Prilog u časopisu | stručni rad

Kovač, Lana ; Bilić, Mario ; Bumber, Boris ; Topić, Iva Primary laryngeal manifestation in precursor T-cell acute lymphoblastic leukemia : case report // Otolaryngology and head and neck surgery, 139 (2008), 3; 474-475. doi: 10.1016/j.otohns.2008.04.002

Podaci o odgovornosti

Kovač, Lana ; Bilić, Mario ; Bumber, Boris ; Topić, Iva

engleski

Primary laryngeal manifestation in precursor T-cell acute lymphoblastic leukemia : case report

We report a case of a 37 year old woman with a 2-months history of a dyspnoea and the diagnosis of tracheal stenosis, before she was admitted to our ENT Department. On fiberlaryngoscopy a subglottic mass, nearly obstructing the airway, was noted. We performed tracheotomy in general anaesthesia and removed subglottic tumorous mass by carbon dioxide laser resection. Histopathology and immunohistochemistry revealed the diagnosis of laryngeal T-lymphoma. There was 30% blasts in the bone marrow and by immunophenotyping the diagnosis of precursor T-cell acute lymphoblastic leukemia (pre T- ALL) type II was finally confirmed.

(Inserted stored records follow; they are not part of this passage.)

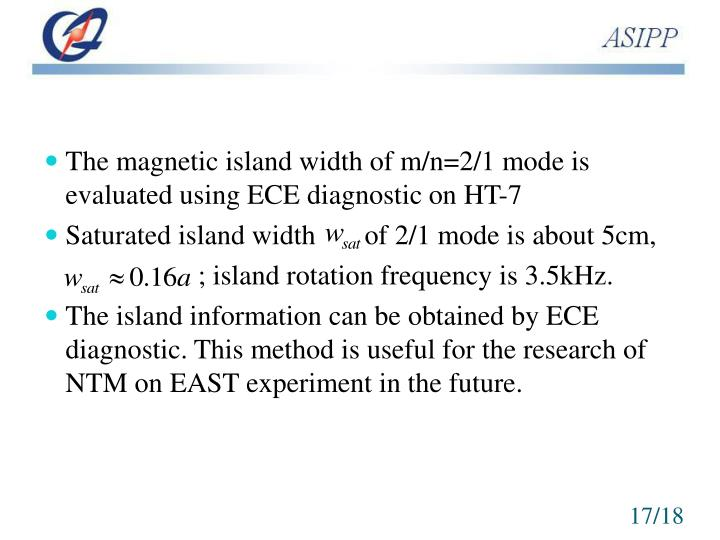 The magnetic island width of m/n=2/1 mode is evaluated using ECE diagnostic on HT-7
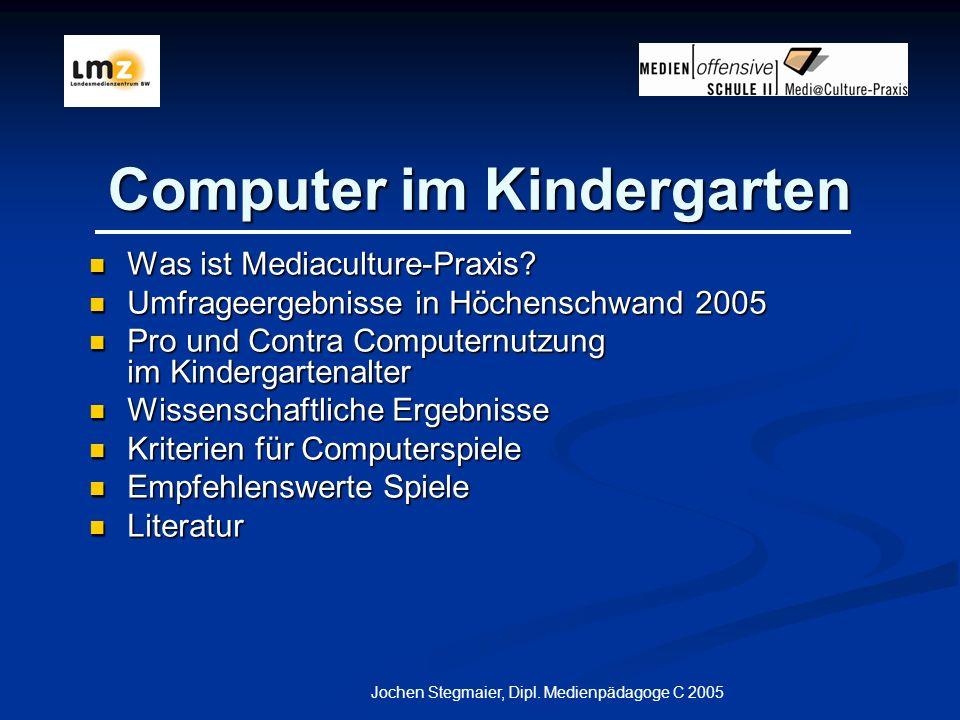 Jochen Stegmaier, Dipl.Medienpädagoge C 2005 Computer im Kindergarten Was ist Mediaculture-Praxis.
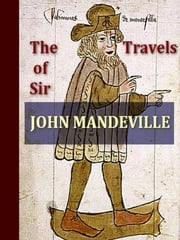 The Travels of Sir John Mandeville ebook by John Mandeville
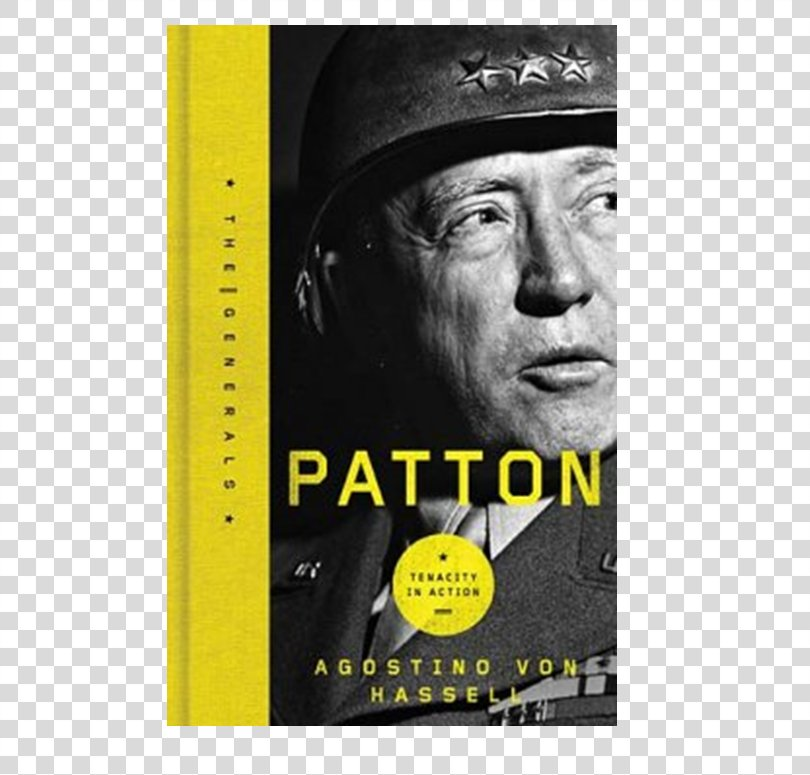 George Patton Second World War General Oberkommando Der Wehrmacht Always Do More Than Is Required Of You., Patton PNG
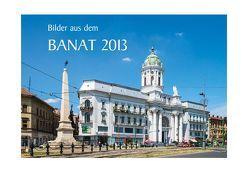 Bilder aus dem Banat 2013 von Eichler,  Martin
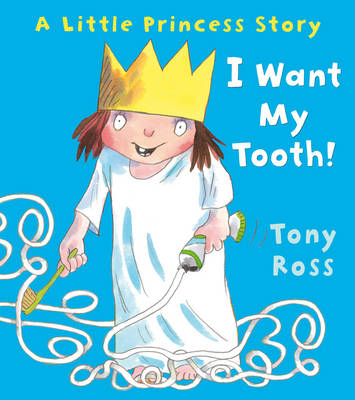 I Want My Tooth! (BOK)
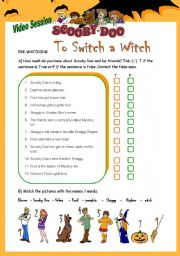 English Worksheets: Video Session: Scooby Doo - To switch a witch!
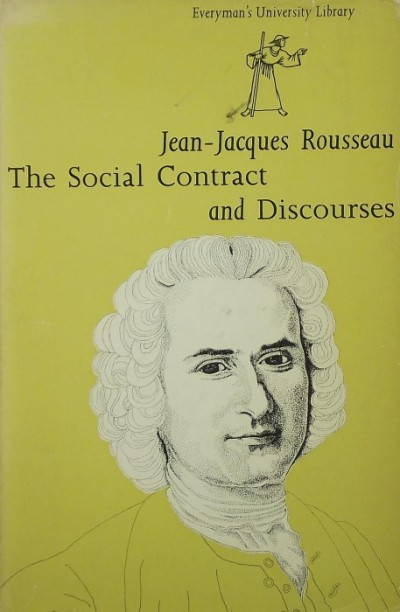 Jean-Jacques Rousseau - The Social Contract and Discourses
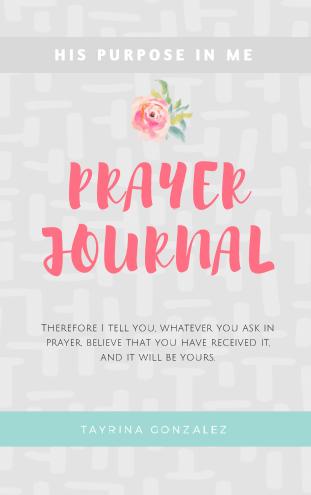Prayer Journal His Purpose In Me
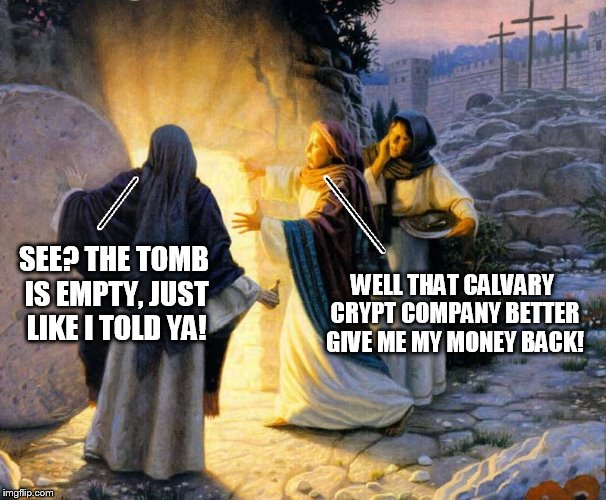 SEE? THE TOMB IS EMPTY, JUST LIKE I TOLD YA! WELL THAT CALVARY CRYPT COMPANY BETTER GIVE ME MY MONEY BACK! | image tagged in empty tomb | made w/ Imgflip meme maker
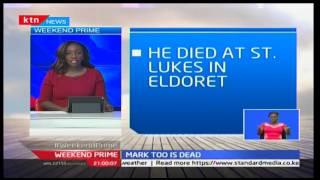 Weekend Prime:Former Nominated MP Mark Too dies after a short illness at St. Luke's Hospital Eldoret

Postoperatively we performed staging investigation, which included computed tomography (CT) scanning of chest, abdomen and pelvis and it showed a solid anterior mediastinal mass. The patient was treated with three cycles of combination chemotherapy. After the first cycle she did not respond to chemotherapy, but the remission was achieved after second cycle of chemotherapy and she was planned for bone marrow autotransplantation because there was no compatible bone marrow donor. After the second chemotherapy cycle we performed fiberlaryngoscopy and we confirmed that larynx was completely free of subglottic mass, and no laryngeal obstruction was seen during the examination. The patient underwent the third chemotherapy cycle, unfortunately after a week she died of sepsis, but without any airway problems. Here, we describe a case of a pre T-ALL which was presented as a laryngeal obstruction due to subglottic mass. Also we showed the treatment of subglottic mass by using carbon dioxide resection which seems to be adequate because there was no recurrence of subglottioc mass and laryngeal obstruction during the whole chemotherapy treatment. In recent English literature there are articles which show isolated laryngeal T- cell lymphoma, but there is no reported case which show that laryngeal mass causing airway obstruction actually revealead acute lymphoblastic leukemia.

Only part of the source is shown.